You came to me when I cried out for you and held me until I stopped weeping. I felt the warmth of your arms around me. I did not know what was happening to me. Only that the sadness disappeared that morning. And I felt gratefulness in my soul, and my heart was singing with joy. I felt the presence of you in my bedroom while I was praying to you for help.

You gave me hope last year when I was desperate for help. The anguish in my soul was so painful. Maybe it was my depression. You are my father, and I love you. The Bible writes, “The everlasting God is your place of safety, and his arms will hold you up forever.” Deuteronomy 33-27 I truly believe you lifted me out of despair and brought me closer to you.

Today’s reading in my book, God’s Promises for every day, write, “What to do when you feel lonely?” I was always a loner throughout my life. I made friends only to lose them because DSS kept putting me into different foster homes or group homes for girls. I would live far from my friends and lose contact with them.

I was a shy kid, always alone. I felt sad in elementary school. I no longer knew where my siblings were living. My world collapsed when I was taken away from my sisters and brother. I was only nine years old. I began to shut down from the world. I was suffering in silence. No one knew how distraught I was when I left my siblings behind. I went from living in Hull, Massachusetts, to Tewksbury, Massachusetts, an hour and a half away from my sisters and brother. I remember being so sad as a child because I was so alone. Friends came and left. I was young. I maybe made friends here or there, only to lose them indefinitely because I was in too many foster homes.
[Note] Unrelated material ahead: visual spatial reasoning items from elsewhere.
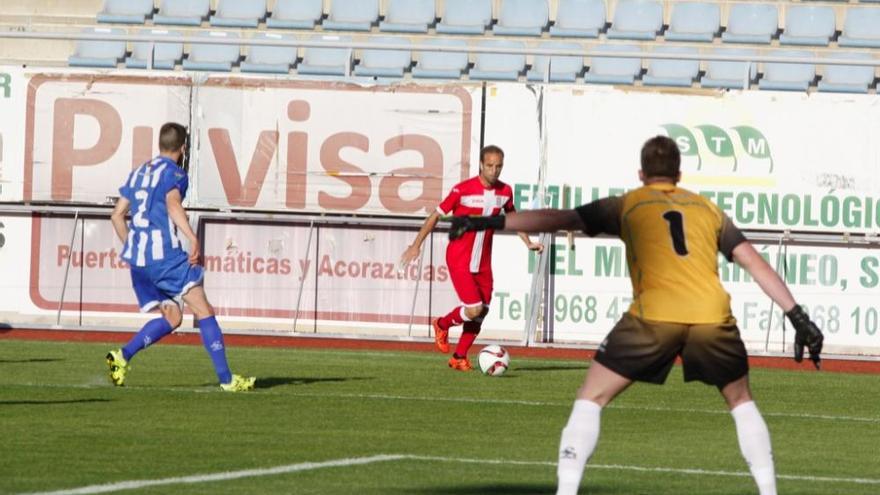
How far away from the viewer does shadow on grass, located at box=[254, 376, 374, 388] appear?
50.9 ft

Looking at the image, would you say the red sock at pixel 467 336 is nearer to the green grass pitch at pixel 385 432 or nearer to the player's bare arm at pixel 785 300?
the green grass pitch at pixel 385 432

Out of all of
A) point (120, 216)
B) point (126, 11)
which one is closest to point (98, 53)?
point (126, 11)

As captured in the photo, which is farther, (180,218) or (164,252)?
(164,252)

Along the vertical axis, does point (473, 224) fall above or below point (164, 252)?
above

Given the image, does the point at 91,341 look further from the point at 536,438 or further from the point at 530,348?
the point at 536,438

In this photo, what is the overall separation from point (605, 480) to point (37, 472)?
2.88 meters

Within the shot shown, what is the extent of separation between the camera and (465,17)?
2884 cm

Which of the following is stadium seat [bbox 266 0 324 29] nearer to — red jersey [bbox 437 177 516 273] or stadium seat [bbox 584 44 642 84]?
stadium seat [bbox 584 44 642 84]

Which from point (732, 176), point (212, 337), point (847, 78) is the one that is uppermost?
point (847, 78)

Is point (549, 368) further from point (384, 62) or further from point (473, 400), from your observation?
point (384, 62)

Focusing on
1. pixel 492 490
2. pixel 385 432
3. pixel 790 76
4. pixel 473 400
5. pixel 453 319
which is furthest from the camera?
pixel 790 76

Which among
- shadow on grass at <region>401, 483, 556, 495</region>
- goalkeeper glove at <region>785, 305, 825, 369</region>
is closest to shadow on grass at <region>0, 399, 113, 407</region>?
shadow on grass at <region>401, 483, 556, 495</region>

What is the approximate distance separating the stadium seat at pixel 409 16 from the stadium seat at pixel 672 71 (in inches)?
141

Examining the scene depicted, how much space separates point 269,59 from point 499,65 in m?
3.59
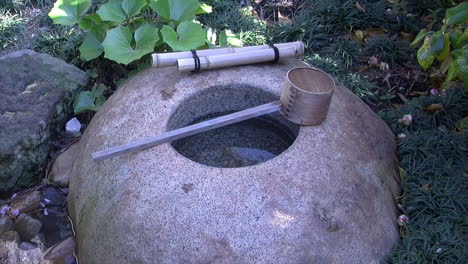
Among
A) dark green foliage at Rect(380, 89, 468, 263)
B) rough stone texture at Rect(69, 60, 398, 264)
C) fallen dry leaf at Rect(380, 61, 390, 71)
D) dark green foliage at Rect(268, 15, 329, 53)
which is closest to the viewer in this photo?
rough stone texture at Rect(69, 60, 398, 264)

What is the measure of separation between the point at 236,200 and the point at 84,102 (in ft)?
5.70

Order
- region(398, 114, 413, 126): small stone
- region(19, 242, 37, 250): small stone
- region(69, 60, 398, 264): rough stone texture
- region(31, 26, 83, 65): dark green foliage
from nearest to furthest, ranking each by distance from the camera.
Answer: region(69, 60, 398, 264): rough stone texture → region(19, 242, 37, 250): small stone → region(398, 114, 413, 126): small stone → region(31, 26, 83, 65): dark green foliage

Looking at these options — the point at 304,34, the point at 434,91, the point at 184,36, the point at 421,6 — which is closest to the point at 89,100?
the point at 184,36

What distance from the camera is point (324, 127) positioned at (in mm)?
2293

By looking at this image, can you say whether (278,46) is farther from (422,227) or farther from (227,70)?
(422,227)

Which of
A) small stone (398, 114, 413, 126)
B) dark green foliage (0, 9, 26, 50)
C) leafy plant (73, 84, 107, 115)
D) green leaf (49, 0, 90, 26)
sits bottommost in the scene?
small stone (398, 114, 413, 126)

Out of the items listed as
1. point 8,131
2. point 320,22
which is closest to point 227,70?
point 8,131

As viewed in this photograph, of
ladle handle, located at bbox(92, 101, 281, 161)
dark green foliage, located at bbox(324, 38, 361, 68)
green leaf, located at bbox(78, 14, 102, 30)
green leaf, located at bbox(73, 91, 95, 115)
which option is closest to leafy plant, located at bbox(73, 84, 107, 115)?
green leaf, located at bbox(73, 91, 95, 115)

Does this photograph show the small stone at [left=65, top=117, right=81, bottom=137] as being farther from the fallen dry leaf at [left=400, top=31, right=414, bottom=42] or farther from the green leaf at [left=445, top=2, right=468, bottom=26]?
the fallen dry leaf at [left=400, top=31, right=414, bottom=42]

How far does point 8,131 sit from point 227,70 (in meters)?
1.46

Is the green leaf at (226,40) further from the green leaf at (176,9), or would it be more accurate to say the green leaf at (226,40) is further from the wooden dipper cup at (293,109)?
the wooden dipper cup at (293,109)

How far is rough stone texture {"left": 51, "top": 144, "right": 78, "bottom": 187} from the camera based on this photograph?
3141 mm

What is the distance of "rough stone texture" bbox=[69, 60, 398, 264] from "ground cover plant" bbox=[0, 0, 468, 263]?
1.01ft

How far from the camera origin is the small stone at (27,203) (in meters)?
3.00
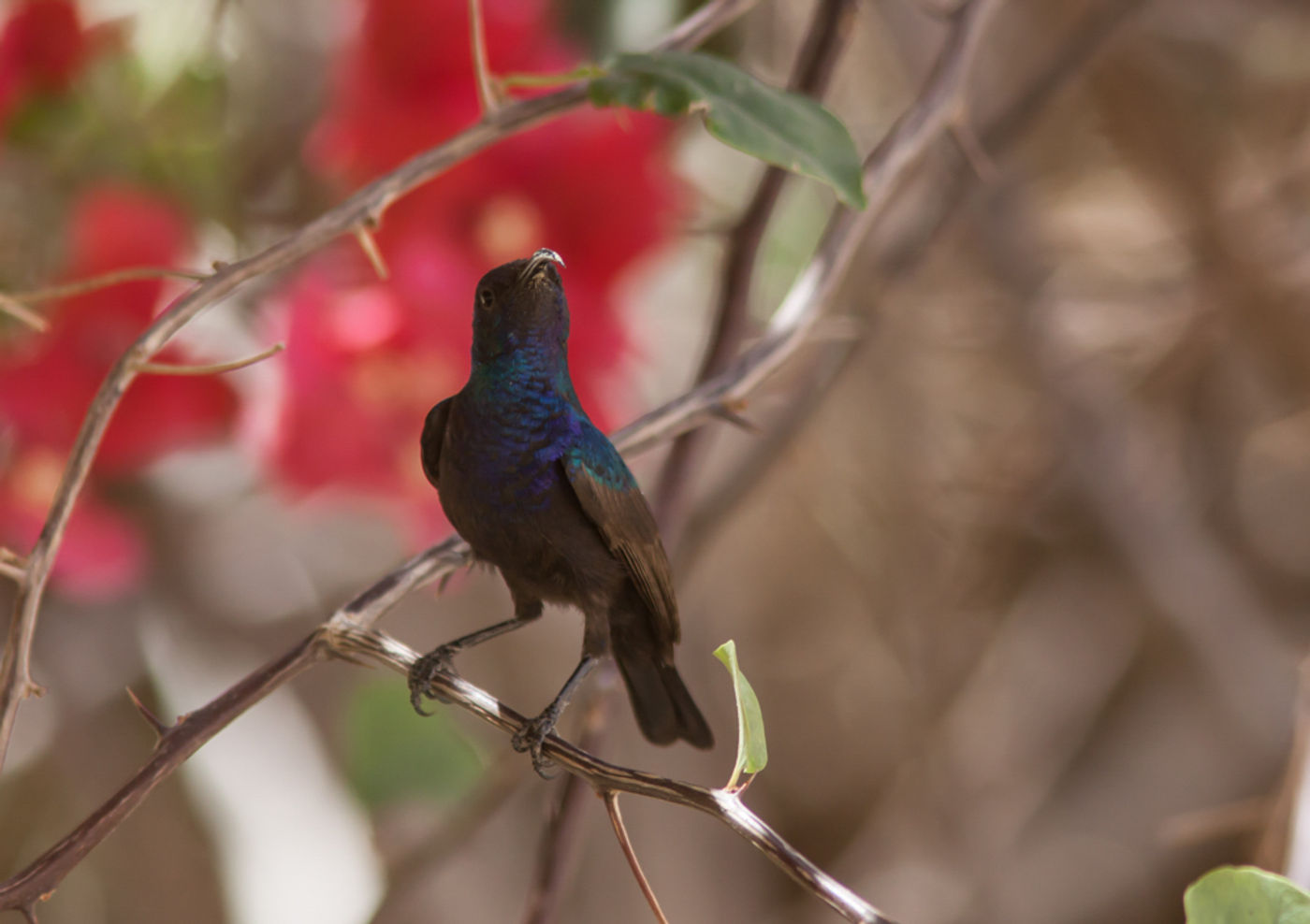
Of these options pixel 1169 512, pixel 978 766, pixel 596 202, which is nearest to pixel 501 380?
pixel 596 202

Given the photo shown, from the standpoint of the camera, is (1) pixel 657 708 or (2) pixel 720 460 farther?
(2) pixel 720 460

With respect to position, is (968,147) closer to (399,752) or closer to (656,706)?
(656,706)

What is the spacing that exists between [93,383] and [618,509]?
48 centimetres

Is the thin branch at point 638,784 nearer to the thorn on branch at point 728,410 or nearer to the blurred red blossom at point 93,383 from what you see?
the thorn on branch at point 728,410

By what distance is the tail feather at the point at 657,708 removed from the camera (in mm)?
553

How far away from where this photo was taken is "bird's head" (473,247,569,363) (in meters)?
0.43

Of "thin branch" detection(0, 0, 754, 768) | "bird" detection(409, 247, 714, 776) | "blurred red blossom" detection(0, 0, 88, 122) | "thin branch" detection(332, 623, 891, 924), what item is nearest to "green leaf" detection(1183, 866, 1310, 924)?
"thin branch" detection(332, 623, 891, 924)

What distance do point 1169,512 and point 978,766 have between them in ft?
1.30

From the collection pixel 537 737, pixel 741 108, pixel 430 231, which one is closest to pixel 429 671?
pixel 537 737

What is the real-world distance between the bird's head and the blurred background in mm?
245

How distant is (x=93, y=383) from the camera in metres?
0.77

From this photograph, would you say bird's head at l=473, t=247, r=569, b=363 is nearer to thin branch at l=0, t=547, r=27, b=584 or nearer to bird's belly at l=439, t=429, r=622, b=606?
bird's belly at l=439, t=429, r=622, b=606

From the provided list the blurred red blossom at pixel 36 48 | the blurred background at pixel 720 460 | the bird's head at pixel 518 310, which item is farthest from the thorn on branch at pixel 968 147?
the blurred red blossom at pixel 36 48

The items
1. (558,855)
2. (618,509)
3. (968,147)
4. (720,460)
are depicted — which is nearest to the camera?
(618,509)
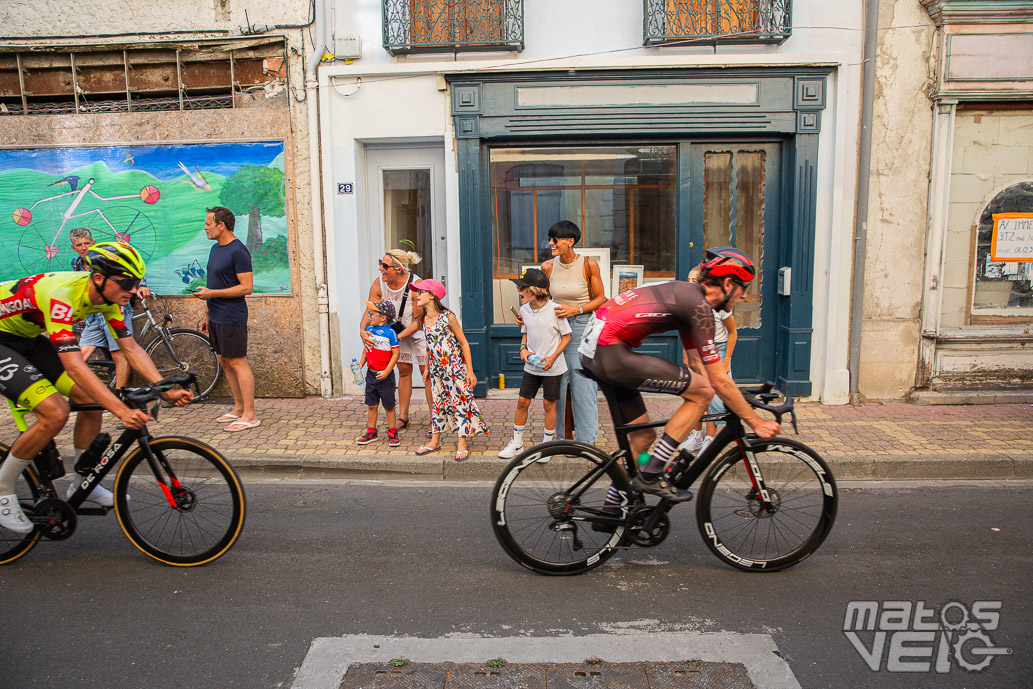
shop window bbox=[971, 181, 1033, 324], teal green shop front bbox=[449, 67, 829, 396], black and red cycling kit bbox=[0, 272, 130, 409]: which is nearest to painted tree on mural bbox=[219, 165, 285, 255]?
teal green shop front bbox=[449, 67, 829, 396]

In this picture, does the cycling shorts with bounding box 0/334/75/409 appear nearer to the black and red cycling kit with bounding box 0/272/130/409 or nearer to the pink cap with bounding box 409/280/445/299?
the black and red cycling kit with bounding box 0/272/130/409

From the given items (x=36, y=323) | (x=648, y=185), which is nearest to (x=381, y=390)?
(x=36, y=323)

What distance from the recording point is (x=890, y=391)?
817cm

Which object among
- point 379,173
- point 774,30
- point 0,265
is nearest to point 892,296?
point 774,30

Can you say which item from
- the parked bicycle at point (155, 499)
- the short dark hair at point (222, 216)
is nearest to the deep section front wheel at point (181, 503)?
the parked bicycle at point (155, 499)

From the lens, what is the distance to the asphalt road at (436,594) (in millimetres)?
3275

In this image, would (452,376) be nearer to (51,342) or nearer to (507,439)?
(507,439)

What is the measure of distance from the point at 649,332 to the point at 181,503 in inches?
112

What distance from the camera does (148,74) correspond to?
27.6 feet

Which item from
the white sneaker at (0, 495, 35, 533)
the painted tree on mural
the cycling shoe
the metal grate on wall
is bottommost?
the white sneaker at (0, 495, 35, 533)

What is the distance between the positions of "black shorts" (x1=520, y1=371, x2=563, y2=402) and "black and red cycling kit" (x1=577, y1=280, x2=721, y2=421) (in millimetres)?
1791

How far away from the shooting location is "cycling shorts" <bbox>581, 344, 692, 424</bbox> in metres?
3.88

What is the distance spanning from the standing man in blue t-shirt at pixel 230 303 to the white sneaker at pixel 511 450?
8.84 ft

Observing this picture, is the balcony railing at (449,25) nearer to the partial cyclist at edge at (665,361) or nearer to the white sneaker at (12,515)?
the partial cyclist at edge at (665,361)
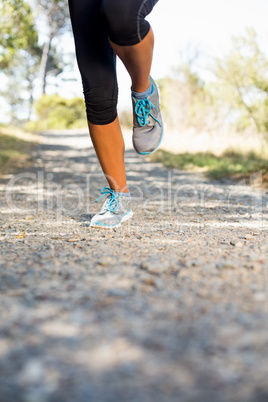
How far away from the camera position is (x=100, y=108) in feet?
6.57

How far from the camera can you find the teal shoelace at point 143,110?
2008mm

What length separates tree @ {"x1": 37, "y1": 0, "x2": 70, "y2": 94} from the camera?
20.0 m

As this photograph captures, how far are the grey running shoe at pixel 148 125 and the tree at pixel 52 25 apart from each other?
1778 centimetres

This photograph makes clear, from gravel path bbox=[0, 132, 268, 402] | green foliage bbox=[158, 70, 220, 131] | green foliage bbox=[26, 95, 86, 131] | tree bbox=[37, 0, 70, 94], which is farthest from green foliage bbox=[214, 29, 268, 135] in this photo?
green foliage bbox=[26, 95, 86, 131]

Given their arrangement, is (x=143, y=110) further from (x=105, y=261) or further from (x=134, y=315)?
(x=134, y=315)

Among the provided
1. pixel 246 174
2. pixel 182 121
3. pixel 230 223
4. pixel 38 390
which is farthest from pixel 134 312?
pixel 182 121

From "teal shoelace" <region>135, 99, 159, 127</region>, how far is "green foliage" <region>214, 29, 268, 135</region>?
5.27m

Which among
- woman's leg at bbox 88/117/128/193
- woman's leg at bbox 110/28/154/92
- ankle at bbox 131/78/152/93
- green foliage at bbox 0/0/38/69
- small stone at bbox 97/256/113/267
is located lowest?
small stone at bbox 97/256/113/267

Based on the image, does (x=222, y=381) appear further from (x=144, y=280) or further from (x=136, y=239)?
(x=136, y=239)

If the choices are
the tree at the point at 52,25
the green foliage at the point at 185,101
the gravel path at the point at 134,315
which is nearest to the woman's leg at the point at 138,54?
the gravel path at the point at 134,315

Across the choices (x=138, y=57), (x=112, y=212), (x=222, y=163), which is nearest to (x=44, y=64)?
(x=222, y=163)

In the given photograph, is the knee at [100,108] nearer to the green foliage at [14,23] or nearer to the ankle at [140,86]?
the ankle at [140,86]

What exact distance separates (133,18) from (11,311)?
125cm

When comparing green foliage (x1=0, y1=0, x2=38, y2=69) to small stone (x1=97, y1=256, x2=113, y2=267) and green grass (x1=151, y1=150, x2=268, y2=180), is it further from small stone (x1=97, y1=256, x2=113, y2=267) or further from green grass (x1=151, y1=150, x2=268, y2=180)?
small stone (x1=97, y1=256, x2=113, y2=267)
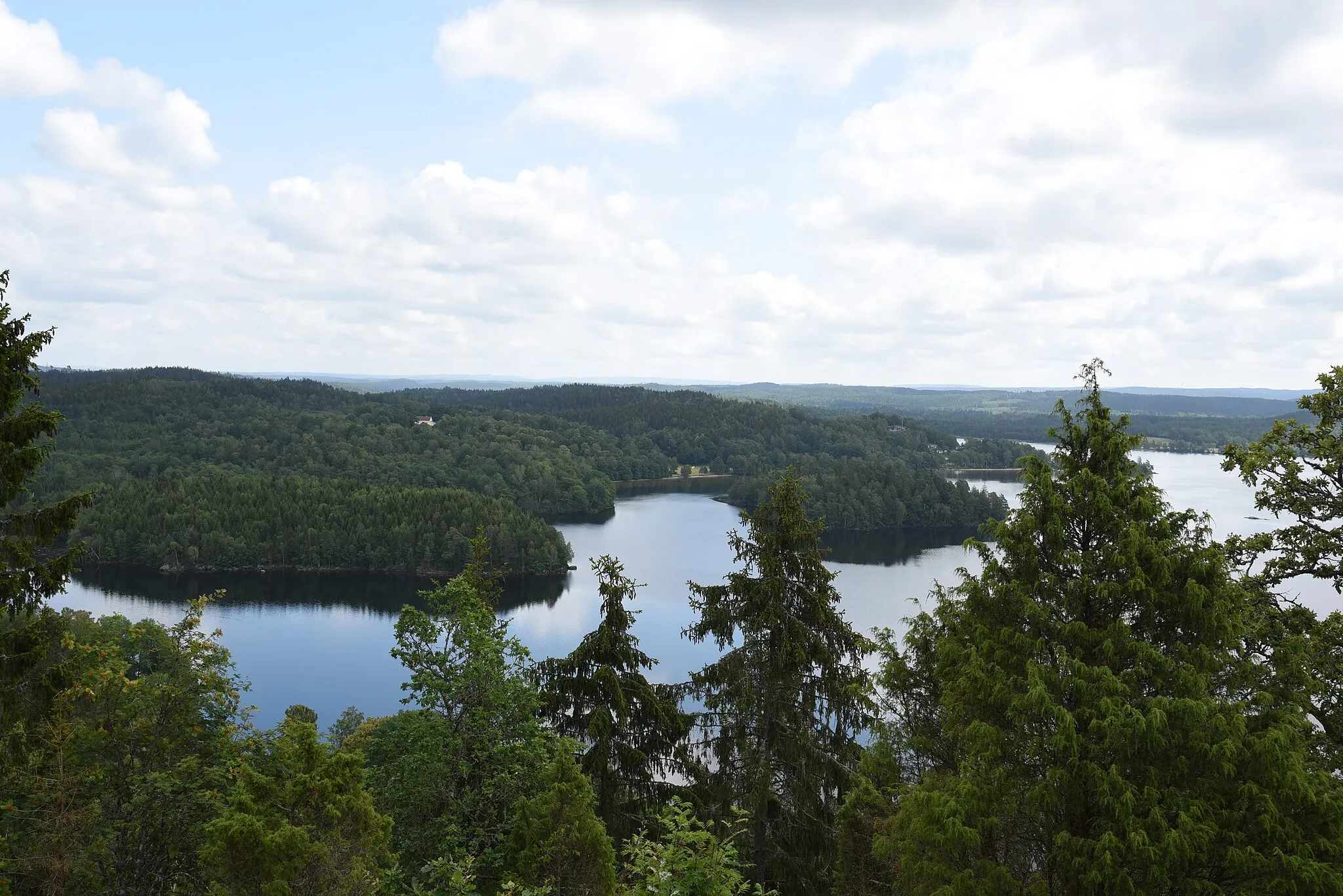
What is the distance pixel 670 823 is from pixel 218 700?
7394mm

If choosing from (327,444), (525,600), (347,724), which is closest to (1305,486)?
(347,724)

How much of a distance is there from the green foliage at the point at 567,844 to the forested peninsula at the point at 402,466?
973 cm

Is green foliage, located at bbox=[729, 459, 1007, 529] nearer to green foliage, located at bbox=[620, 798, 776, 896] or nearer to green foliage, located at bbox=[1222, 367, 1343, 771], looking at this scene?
green foliage, located at bbox=[1222, 367, 1343, 771]

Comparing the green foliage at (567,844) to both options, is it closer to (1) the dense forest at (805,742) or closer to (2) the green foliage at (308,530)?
(1) the dense forest at (805,742)

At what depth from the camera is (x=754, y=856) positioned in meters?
14.0

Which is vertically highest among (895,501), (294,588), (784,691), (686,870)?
(686,870)

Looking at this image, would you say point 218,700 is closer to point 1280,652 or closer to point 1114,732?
point 1114,732

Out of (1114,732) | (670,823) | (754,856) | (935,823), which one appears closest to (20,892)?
(670,823)

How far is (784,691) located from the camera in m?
13.6

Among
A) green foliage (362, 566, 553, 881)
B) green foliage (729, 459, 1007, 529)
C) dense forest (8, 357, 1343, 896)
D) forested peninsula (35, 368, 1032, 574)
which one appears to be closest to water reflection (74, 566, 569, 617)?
forested peninsula (35, 368, 1032, 574)

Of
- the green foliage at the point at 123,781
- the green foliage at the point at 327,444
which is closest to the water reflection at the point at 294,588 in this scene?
the green foliage at the point at 327,444

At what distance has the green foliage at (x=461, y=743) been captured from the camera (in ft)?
39.4

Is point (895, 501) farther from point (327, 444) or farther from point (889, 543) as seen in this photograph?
point (327, 444)

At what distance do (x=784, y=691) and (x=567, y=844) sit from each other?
14.9 feet
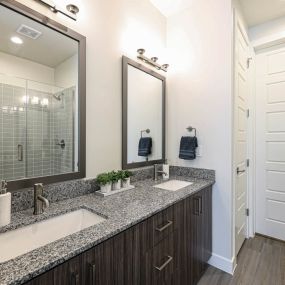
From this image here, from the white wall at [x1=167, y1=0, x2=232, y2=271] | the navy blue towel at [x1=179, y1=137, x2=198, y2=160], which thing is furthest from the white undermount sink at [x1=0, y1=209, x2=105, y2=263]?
the white wall at [x1=167, y1=0, x2=232, y2=271]

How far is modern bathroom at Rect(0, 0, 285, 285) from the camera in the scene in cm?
104

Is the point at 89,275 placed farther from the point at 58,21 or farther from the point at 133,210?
the point at 58,21

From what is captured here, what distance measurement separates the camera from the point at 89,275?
2.69ft

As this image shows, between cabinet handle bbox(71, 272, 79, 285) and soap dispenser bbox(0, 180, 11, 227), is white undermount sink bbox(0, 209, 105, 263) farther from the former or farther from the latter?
cabinet handle bbox(71, 272, 79, 285)

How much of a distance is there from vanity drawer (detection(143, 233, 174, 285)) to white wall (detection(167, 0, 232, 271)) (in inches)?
33.2

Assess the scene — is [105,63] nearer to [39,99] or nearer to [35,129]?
[39,99]

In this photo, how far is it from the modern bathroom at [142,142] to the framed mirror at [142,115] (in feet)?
0.06

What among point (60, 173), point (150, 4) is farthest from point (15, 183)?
point (150, 4)

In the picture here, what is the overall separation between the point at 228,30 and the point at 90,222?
2.10m

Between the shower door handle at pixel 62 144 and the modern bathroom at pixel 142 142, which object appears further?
the shower door handle at pixel 62 144

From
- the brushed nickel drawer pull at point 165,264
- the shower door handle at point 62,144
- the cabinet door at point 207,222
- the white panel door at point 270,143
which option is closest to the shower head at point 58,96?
the shower door handle at point 62,144

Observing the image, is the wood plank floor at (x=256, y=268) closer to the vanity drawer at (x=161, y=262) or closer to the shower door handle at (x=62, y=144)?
the vanity drawer at (x=161, y=262)

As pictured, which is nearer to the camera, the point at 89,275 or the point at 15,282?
the point at 15,282

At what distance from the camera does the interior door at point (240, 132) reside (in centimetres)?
207
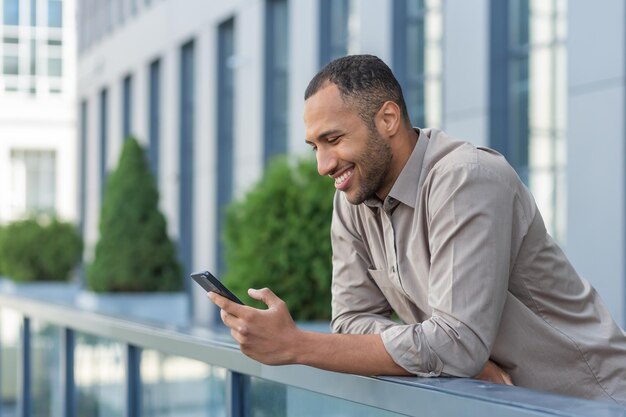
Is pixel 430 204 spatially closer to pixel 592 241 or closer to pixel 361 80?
pixel 361 80

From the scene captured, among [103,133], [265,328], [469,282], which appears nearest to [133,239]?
[265,328]

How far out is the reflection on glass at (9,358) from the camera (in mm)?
6231

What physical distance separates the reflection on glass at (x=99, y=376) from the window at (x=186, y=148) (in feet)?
53.6

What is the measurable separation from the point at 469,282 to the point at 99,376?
2582 mm

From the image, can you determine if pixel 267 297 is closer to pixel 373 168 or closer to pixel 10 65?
pixel 373 168

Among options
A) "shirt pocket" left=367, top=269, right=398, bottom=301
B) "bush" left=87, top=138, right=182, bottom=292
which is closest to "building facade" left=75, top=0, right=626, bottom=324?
"bush" left=87, top=138, right=182, bottom=292

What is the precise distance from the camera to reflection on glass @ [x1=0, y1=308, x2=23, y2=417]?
20.4 feet

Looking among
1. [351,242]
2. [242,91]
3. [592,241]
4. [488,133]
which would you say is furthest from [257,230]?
[242,91]

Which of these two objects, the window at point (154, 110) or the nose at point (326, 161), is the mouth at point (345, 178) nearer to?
the nose at point (326, 161)

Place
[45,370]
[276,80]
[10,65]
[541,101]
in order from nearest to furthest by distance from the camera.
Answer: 1. [45,370]
2. [541,101]
3. [276,80]
4. [10,65]

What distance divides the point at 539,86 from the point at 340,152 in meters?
8.82

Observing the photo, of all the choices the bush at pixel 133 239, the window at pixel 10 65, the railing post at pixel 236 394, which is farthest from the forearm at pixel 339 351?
the window at pixel 10 65

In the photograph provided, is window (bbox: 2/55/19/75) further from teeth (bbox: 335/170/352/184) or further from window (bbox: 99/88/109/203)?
teeth (bbox: 335/170/352/184)

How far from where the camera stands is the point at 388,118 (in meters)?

The Bible writes, “If my father and mother leave me, the Lord will take me in.” Psalm 27:10

I believe today that you have been protecting me my whole life. After my biological parents did give me up for adoption, it writes, “The mountains may disappear, and the hills may come to an end, but my love will never disappear; my promise of peace will not come to an end,” says the Lord who shows mercy to you.” Isaiah 54:10

Knowing that your love will never disappear is comforting to me. I know today you have always loved me. I feel peace in my heart when writing to you, Jesus. In two-thousand and sixteen, I wrote to you,

“Please, Dear Jesus, help me heal and forgive my sins, love your daughter Geraldine. I do love you, dear Lord.”

I wrote that tiny note to you because I had some faith in you, Jesus, that you would give me the strength to get sohba again. I’m so grateful that you got me sohba again. And I will always appreciate you, dear Jesus, for saving me from drinking myself to death. And for the suicide attempts too. Since I got sohba, life has been beautiful. I have hard days, but I always stay grateful for all you have done for me and more. I love you!